Solar energy would have to be the most common type of renewable energy that people get because humans have been harnessing solar energy for thousands of years. We use solar energy to grow crops, stay warm, and fried foods. The more energy from the sun that falls on the earth in one hour than is used by everyone in the world in a year.

Solar Cells (or Photovoltaic (PV)) are made out of silicon and other materials that transform sunlight directly into electricity and they distribute solar systems that could generate electricity locally for homes and businesses through the rooftops or community projects that could power the entire neighborhoods.

Solar panels supply more than one percent of the US electricity generation but nearly a third of all new generating capacity came from solar in 2017. They do not produce air pollutants and greenhouse gases, and most solar panels have few environmental impacts beyond the manufacturing process as long as they are responsibly sited.

  1. Wind Energy

Today, turbines as tall as skyscrapers stand at attention all around the world and we have come a long way from all of those old-fashioned windmills. The turbine’s blades would be turned by the wind, which would then deem an electric generator and would produce electricity.

Wind energy is responsible for a little more than 6 percent of the US generation and has become the cheapest energy source in many parts of the country. Though turbines could be placed everywhere and anywhere with high wind speeds, you could find them in hilltops, open plains, and offshore in open water and are usually found in California, Texas, Oklahoma, Kansas, and Iowa.

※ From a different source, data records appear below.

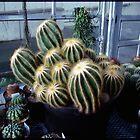 Greenhouse Cactus by tonipix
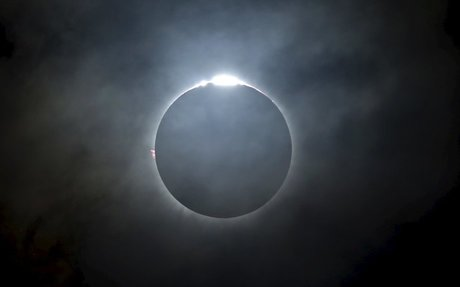 How the solar eclipse affects animal behavior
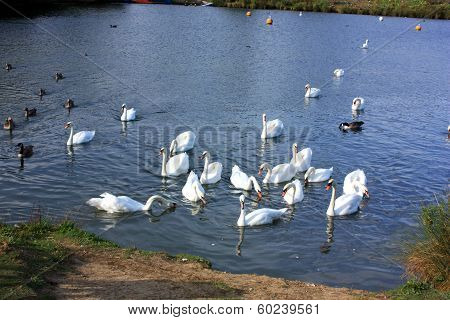 Swans Drinking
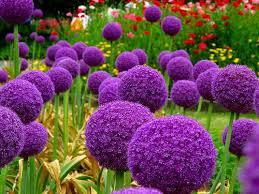 allium flowers 9 best allium images on purple flowers allium flowers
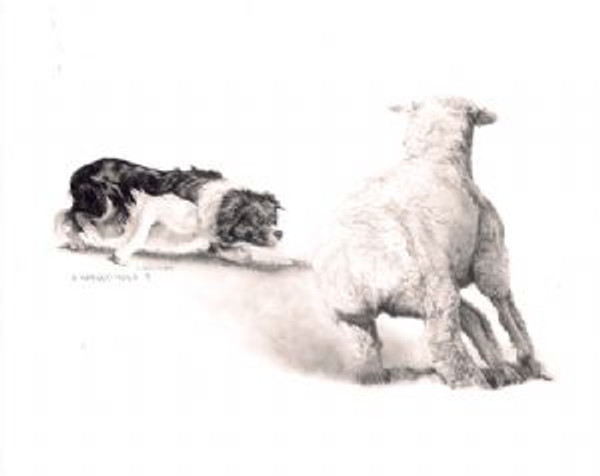 Ewe Turn Print by Cheryl Harley-Volzt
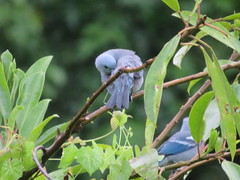 Vögel beim Cocha Machuwasi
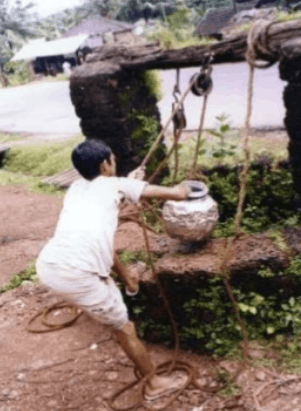 Image of Manual Irrigation Method By Water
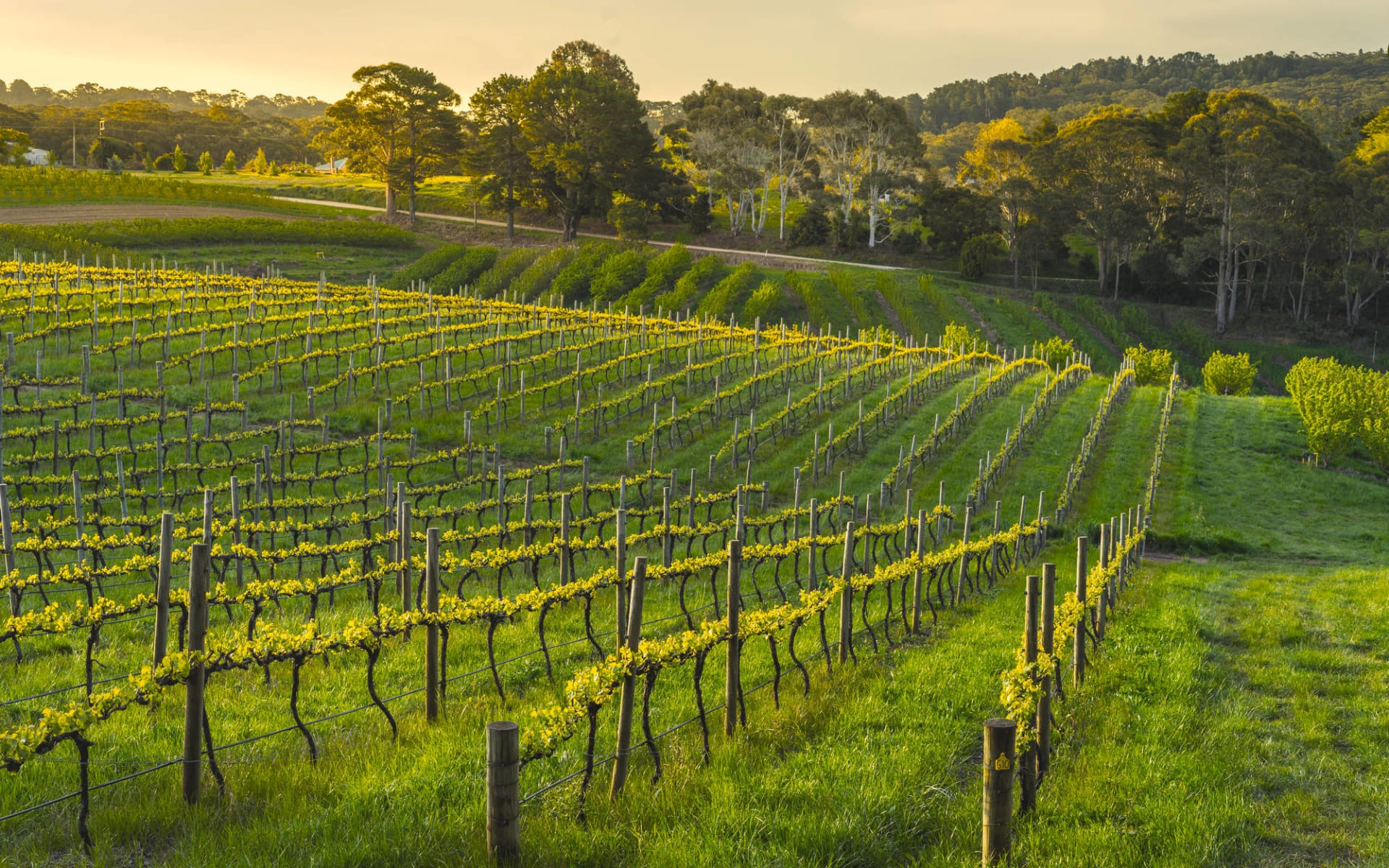 Magic Beauty ab Melbourne: Barossa Valley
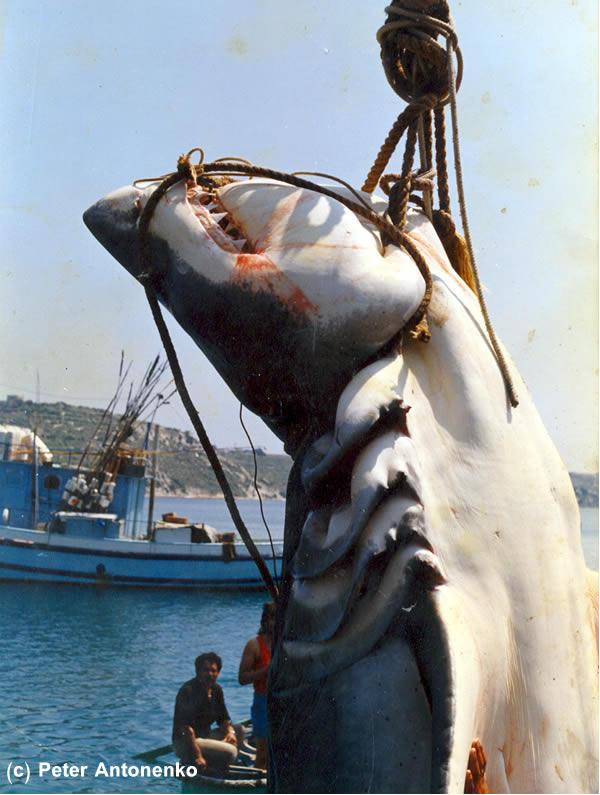 Australia broadbill swordfish from the shore a world for K9 fishing line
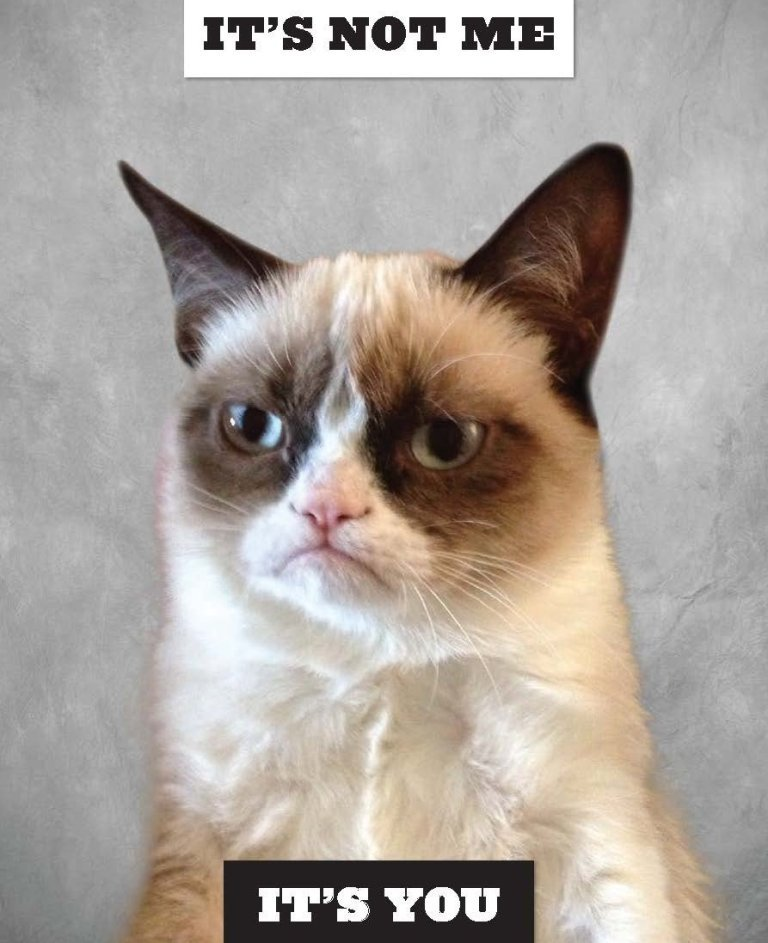 Why-Is-the-Grumpy-Cat-Always-Angry-15 Why Is the Grumpy Cat Always Angry?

Other Alternative Energy Sources

  1. Biomass Energy

Biomass energy is an organic material that would come from plants, animals, crops, waste wood, and trees. The chemical energy is released as heat and could generate electricity with a steam turbine when the biomass is burned.

  1. Hydroelectric Power

This is the largest renewable energy source for electricity in the US, but it is expected that wind energy will take over soon. Hydroelectric power relies on fast-moving water in a large river or rapid descending water from a high pond and it converts the force of that water into electricity through spinning the turbine blades of a generator.

  1. Ocean

The ocean (also known as tidal and wave energy) will always be ruled by the moon’s gravity, which would make harnessing its power an attractive option. Some tidal energy approaches may harm wildlife like tidal barrages, which would then work like dams and be located in an ocean bay or lagoon.

  1. Geothermal Energy

A great example of geothermal energy would have to be a hot spring. Since the earth’s core is about as hot as the sun’s surface, drilling deep wells would bring very hot underground water to the surface as a hydrothermal resource, which is pumped through a turbine to create electricity because of the slow decay of radioactive particles in rocks at the center of the planet.

Renewable Energy in the Home

  1. Geothermal Heat Pumps
  2. Solar Power
  3. Small Wind Systems

Using renewable energy in your homes could accelerate the transition towards a clean energy future and you may be able to opt for electricity from a clean energy source even if you are not yet able to install solar panels.